Pour que les soignant.e.s, les ainé.e.s, les fragiles ne soient plus les oublié.e.s des arènes européennes, le #26Mai, #JeVoteInsoumis
— Anne Sophie Pelletier (@ASPelletier) 22 mai 2019
https://t.co/MWjaT7KmGQ
Signe distinctif ? Cette mère de famille a eu mille vies : diplômée en arts déco, elle est devenue spécialiste des tapisseries avant de reprendre des études de management dans l'hôtellerie-restauration. Elle a ensuite dirigé des appart'hôtels, avant de tout plaquer pour s'occuper de personnes âgées à leur domicile. Début 2019, elle a publié un livre pour dénoncer les mauvais traitements que subissent les personnes âgées : Ehpad, une honte française, (éd. Plon).
Lorsque je l'annonçai, ma famille en fut abasourdie : j'allais quitter un bon salaire, une situation stable, un statut établi pour recommencer ma vie professionnelle de zéro et devenir aide à domicile… femme de ménage !
Anne-Sophie Pelletierdans "Ephad, une honte française"
Un prisonnier politique espagnol
Qui est-ce ? Ancien vice-président du gouvernement régional catalan et chef du parti Gauche républicaine catalane, Oriol Junqueras, 50 ans, a été réélu dimanche au Parlement européen, où il a déjà siégé de 2009 à 2011. En détention provisoire depuis un an et demi, cet indépendantiste catalan avait fait des européennes sa priorité pour pouvoir "mettre en échec l'Etat devant l'Europe".
Un prisonnier politique entrant au Parlement européen est la meilleure manière de dénoncer la répression de l'Etat espagnol.
Oriol Junquerassur Twitter
Actuellement jugé pour son rôle dans la tentative de sécession de la Catalogne en 2017, il encourt 25 ans d'emprisonnement. Cet ancien professeur d'université a donc fait campagne depuis sa prison située dans les environs de Madrid. Nul ne sait encore s'il sera autorisé à la quitter pour pouvoir siéger à Strasbourg.
Signe distinctif ? Son grand rival n'est autre que Carles Puigdemont, tête de liste de l'autre grand parti séparatiste espagnol, qui vient aussi d'être élu au Parlement européen. Exilé en Belgique, Carles Puigdemont est menacé d'arrestation s'il met un pied en Espagne. Or, lui et Oriol Junqueras doivent prêter serment devant la commission électorale espagnole pour pouvoir occuper leur siège au Parlement européen. Le feuilleton autour des deux indépendantistes catalans ne fait que commencer.

Consignes:
(A) Dans le texte extrait, recopiez le passage commençant par « Lorsque je l'annonçai, ma » et allant jusqu'à « de ménage ! », en remplaçant « un bon salaire » par « un salaire confortable ».
(B) Énumérez toutes les personnes désignées par leur nom dans le texte extrait.

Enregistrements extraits
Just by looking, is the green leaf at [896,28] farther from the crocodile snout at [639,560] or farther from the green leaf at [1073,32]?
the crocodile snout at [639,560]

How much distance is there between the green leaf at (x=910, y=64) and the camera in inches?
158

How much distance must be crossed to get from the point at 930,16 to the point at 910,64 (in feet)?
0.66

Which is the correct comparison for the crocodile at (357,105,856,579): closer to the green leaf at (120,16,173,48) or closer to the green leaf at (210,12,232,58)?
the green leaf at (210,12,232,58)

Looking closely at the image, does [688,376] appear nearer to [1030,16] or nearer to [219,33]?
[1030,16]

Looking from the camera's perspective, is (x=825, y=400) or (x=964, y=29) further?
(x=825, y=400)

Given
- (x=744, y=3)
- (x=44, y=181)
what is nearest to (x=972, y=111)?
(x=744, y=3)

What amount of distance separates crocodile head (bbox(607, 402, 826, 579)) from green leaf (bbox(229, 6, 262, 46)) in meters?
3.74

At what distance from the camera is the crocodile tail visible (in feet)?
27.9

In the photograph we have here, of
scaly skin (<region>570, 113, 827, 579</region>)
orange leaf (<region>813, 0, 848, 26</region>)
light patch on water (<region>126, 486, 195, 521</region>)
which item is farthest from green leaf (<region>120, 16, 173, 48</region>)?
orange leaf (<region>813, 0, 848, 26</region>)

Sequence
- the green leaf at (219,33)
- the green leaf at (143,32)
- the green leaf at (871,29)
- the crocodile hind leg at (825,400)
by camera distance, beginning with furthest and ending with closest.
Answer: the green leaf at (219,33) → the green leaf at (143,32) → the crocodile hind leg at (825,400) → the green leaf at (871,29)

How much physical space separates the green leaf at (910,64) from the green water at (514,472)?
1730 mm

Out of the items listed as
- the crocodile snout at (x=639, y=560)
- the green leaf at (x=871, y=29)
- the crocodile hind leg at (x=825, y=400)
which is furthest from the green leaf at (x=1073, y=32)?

Réponses:
(A)
Lorsque je l'annonçai, ma famille en fut abasourdie : j'allais quitter un salaire confortable, une situation stable, un statut établi pour recommencer ma vie professionnelle de zéro et devenir aide à domicile… femme de ménage !

(B)
Anne Sophie Pelletier
Oriol Junqueras
Carles Puigdemont